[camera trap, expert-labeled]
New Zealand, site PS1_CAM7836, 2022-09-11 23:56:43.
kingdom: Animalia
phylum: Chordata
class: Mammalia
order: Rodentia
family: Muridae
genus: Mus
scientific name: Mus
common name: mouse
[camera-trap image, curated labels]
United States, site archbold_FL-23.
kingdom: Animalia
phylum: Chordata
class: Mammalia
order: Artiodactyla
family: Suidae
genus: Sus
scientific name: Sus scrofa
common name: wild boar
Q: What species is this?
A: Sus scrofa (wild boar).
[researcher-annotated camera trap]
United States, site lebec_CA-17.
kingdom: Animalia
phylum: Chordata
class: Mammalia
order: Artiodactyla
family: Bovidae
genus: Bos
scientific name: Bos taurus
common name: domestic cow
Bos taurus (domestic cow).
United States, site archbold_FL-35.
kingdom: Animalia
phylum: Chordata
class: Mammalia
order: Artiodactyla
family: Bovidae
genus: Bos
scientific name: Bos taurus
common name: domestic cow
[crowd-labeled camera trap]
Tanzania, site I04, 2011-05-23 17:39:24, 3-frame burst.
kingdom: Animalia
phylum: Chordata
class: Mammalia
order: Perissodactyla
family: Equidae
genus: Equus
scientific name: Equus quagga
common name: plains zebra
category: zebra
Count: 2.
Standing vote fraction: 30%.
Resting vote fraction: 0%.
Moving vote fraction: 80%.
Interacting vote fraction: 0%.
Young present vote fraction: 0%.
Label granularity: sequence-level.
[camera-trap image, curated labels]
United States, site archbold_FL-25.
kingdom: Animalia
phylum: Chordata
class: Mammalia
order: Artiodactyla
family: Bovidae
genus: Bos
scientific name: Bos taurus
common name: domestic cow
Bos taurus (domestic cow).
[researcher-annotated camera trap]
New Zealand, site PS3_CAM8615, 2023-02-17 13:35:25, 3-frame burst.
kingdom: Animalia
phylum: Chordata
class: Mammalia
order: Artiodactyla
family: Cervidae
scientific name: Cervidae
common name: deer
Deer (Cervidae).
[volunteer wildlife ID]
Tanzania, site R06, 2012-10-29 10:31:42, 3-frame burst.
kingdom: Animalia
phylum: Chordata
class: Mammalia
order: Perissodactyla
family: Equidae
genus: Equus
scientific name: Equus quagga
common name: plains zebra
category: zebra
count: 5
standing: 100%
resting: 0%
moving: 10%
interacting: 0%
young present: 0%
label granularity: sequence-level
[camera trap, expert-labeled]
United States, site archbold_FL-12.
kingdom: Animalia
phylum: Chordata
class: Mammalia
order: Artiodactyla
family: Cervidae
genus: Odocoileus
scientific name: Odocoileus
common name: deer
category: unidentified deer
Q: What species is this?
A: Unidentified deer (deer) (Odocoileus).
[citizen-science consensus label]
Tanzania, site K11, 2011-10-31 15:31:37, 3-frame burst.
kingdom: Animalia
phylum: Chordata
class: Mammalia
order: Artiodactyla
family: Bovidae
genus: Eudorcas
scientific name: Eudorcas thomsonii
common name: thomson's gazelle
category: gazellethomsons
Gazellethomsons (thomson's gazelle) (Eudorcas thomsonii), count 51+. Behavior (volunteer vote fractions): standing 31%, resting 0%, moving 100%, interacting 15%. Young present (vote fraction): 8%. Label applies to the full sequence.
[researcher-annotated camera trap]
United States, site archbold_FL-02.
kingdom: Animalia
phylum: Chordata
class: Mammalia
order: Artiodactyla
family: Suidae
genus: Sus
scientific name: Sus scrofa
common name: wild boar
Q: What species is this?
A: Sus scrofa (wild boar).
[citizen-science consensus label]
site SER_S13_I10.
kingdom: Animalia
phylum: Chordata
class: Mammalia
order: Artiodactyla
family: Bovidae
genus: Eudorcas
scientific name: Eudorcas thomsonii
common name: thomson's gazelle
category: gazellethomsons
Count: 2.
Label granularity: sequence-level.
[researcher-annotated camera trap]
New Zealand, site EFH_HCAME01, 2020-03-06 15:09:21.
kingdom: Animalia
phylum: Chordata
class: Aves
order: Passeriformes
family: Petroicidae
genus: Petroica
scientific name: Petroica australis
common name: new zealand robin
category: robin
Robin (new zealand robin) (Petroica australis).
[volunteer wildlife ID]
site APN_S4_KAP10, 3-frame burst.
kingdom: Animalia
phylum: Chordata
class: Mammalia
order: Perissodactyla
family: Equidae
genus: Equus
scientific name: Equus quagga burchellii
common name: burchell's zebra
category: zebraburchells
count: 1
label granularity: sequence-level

- [EXERCISE] The result should be every line that contains "burst", copied from the entries.

- [EXERCISE SOLUTION]
Tanzania, site I04, 2011-05-23 17:39:24, 3-frame burst.
New Zealand, site PS3_CAM8615, 2023-02-17 13:35:25, 3-frame burst.
Tanzania, site R06, 2012-10-29 10:31:42, 3-frame burst.
Tanzania, site K11, 2011-10-31 15:31:37, 3-frame burst.
site APN_S4_KAP10, 3-frame burst.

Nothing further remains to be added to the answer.